» ARTICLE:
Let $f_j$ denote $f(x_j)$. We wish to obtain an approximate value for
$f_{j+s}$, where: 

$$s \>=\> \dfrac{x - x_j}{h}$$

Note that we have $\,f_{j+s}=f(x_j\!+\!sh)=\E ^sf(x_j)=\E ^sf_j\,$.

To obtain a formula involving forward differences we substitute
$\,\E =1+\Delta\,$ therefore: 

$$\begin{aligned}
        f_{j+s} &= \E ^{s} f_j \\
                &= (1 + \Delta)^s f_j     
\end{aligned}
$$

<!-- We need to work out $(1 + \Delta)^s=?$ Let's look at {ref}`chap:sec:generalBinomialExpansion` first

::::{note} 
$$
\begin{aligned}
	    (a+b)^n & =  \sum_{k=0}^{n} \begin{pmatrix} n \\ k \end{pmatrix} a^{n-k}b^{k} \\
			    & = \begin{pmatrix} n \\ 0 \end{pmatrix} a^{n}b^{0} 
					+ \begin{pmatrix} n \\ 1 \end{pmatrix} a^{n-1}b^{1}
					+ \begin{pmatrix} n \\ 2 \end{pmatrix} a^{n-2}b^{2}
					+ \cdots
					+ \begin{pmatrix} n \\ n \end{pmatrix} a^{0}b^{n}
\end{aligned}
$$

where

$$\begin{pmatrix} n \\ k \end{pmatrix} = \dfrac{n!}{k!(n-k)!}
	=\dfrac{n(n-1)(n-2)\cdots(n-k+1)}{k!}$$

$$
(1+y)^s = 1 + s y + \frac{s(s-1)}{2!}y^2+\frac{s(s-1)(s-2)}{3!}y^3 + \cdots
$$(eq:bi:exap:variant:general)

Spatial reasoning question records
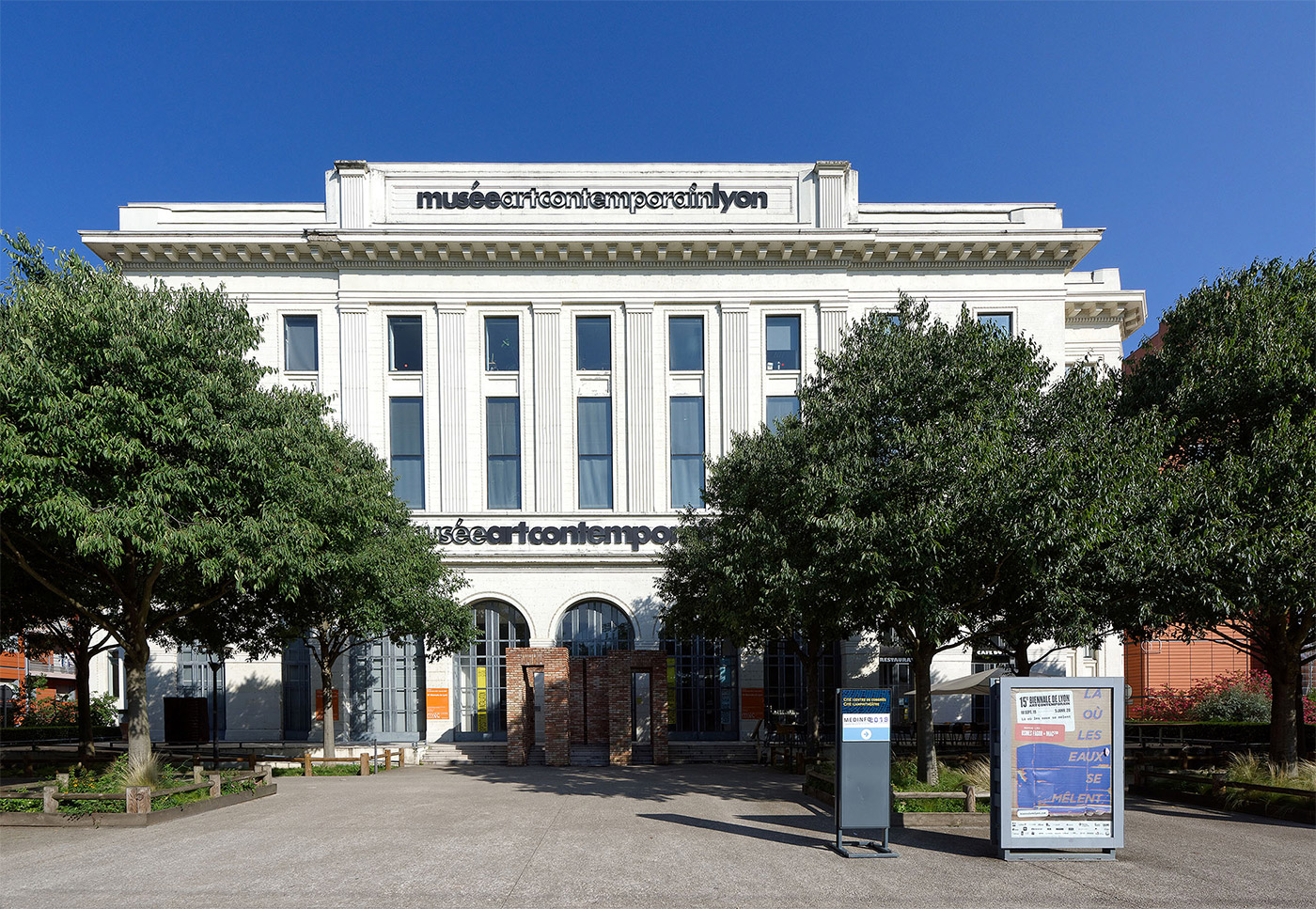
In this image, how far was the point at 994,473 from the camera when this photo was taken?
13.4m

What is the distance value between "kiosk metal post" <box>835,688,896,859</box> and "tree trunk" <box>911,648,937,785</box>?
13.4 ft

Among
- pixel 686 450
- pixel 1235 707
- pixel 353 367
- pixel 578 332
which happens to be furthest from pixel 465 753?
pixel 1235 707

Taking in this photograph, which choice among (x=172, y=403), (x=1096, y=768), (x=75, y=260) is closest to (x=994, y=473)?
(x=1096, y=768)

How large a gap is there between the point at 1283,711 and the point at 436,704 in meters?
23.5

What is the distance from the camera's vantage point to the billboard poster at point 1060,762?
11.6 metres

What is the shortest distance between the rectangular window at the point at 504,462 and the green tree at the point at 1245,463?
19.8 metres

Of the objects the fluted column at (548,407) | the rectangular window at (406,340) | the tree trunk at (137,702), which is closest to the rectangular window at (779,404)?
the fluted column at (548,407)

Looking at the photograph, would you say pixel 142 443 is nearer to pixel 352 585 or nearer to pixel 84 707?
pixel 352 585

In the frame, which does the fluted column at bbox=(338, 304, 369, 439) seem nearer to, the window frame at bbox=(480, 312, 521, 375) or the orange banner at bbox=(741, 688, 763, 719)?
the window frame at bbox=(480, 312, 521, 375)

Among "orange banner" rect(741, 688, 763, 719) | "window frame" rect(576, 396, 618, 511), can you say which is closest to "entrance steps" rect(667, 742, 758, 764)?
"orange banner" rect(741, 688, 763, 719)

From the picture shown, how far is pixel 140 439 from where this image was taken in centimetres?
1434

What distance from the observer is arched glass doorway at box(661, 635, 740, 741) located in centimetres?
3045

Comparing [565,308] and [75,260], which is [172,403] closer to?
[75,260]

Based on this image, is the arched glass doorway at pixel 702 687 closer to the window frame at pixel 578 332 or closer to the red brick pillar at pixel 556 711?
the red brick pillar at pixel 556 711
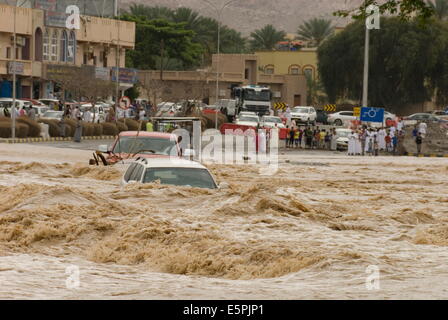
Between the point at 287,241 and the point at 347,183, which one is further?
the point at 347,183

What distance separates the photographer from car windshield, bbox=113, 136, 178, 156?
86.7 ft

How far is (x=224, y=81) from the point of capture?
375ft

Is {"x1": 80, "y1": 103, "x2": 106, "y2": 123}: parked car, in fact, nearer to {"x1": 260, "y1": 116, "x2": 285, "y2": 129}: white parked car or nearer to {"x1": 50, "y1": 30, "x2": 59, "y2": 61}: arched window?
{"x1": 260, "y1": 116, "x2": 285, "y2": 129}: white parked car

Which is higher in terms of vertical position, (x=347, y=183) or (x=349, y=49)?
(x=349, y=49)

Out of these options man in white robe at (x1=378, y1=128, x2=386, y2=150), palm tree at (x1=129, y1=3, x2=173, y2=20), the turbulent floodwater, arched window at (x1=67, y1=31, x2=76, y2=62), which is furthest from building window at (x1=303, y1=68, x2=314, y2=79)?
the turbulent floodwater

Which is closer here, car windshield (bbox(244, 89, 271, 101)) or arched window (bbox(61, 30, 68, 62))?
car windshield (bbox(244, 89, 271, 101))

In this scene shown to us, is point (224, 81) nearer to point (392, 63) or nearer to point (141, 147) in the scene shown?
point (392, 63)

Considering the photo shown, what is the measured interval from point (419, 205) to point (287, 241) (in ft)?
31.4

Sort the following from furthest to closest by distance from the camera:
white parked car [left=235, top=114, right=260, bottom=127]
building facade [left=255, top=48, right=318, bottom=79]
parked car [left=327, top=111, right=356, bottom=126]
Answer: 1. building facade [left=255, top=48, right=318, bottom=79]
2. parked car [left=327, top=111, right=356, bottom=126]
3. white parked car [left=235, top=114, right=260, bottom=127]

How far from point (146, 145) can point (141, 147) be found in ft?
0.50

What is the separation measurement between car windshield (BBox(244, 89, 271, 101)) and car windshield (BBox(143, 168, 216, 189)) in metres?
65.1
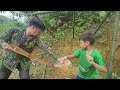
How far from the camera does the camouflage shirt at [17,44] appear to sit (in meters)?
3.33

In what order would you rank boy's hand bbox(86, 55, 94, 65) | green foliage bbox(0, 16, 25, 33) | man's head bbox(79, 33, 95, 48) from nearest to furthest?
boy's hand bbox(86, 55, 94, 65) → man's head bbox(79, 33, 95, 48) → green foliage bbox(0, 16, 25, 33)

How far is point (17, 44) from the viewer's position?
3.33 m

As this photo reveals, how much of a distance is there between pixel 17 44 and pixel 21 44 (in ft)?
0.16

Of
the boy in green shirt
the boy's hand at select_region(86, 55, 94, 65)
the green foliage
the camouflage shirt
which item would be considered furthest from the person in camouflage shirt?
the green foliage

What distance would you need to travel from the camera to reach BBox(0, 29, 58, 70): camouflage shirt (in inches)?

» TASK 1: Pull out every line of the records that contains the string "turbulent", matching case exactly.
» TASK 2: Resume the forward-difference interpolation text from the point where it stops.

» FINAL RESULT 1:
Out of these options man in white robe at (x1=378, y1=128, x2=386, y2=150), palm tree at (x1=129, y1=3, x2=173, y2=20), the turbulent floodwater, arched window at (x1=67, y1=31, x2=76, y2=62), which is furthest from building window at (x1=303, y1=68, x2=314, y2=79)?
the turbulent floodwater

» FINAL RESULT 2:
:::: -->

By using {ref}`chap:sec:generalBinomialExpansion`, we can expand the shift operator as

$$
\begin{align}
\E ^{s} & =  (1+\Delta)^s  \\
      & =  \sum_{n=0}^{\infty} \begin{pmatrix} s \\ n \end{pmatrix} 1^{s-n}\Delta^{n} \\
      & = \begin{pmatrix} s \\ 0 \end{pmatrix} \Delta^{0} 
            + \begin{pmatrix} s \\ 1 \end{pmatrix} \Delta^{1}
            + \begin{pmatrix} s \\ 2 \end{pmatrix} \Delta^{2}
            + \cdots
            + \begin{pmatrix} s \\ k \end{pmatrix} \Delta^{k}
            + \cdots \\
      & = 1+ s\Delta + \frac{s(s-1)}{2!} \Delta^2 + \frac{s(s-1)(s-2)}{3!} \Delta^3 +\cdots + \frac{s(s-1)(s-2)\cdots(s-k+1)}{k!}\Delta^k + \cdots
\end{align}
$$

:::{note}
$\begin{pmatrix} s \\ k \end{pmatrix} = \dfrac{s!}{k!(s-k)!} =\dfrac{s(s-1)(s-2)\cdots(s-k+1)}{k!}$,

$\begin{pmatrix} s \\ 0 \end{pmatrix} = \dfrac{s!}{0!(s-0)!}=1$.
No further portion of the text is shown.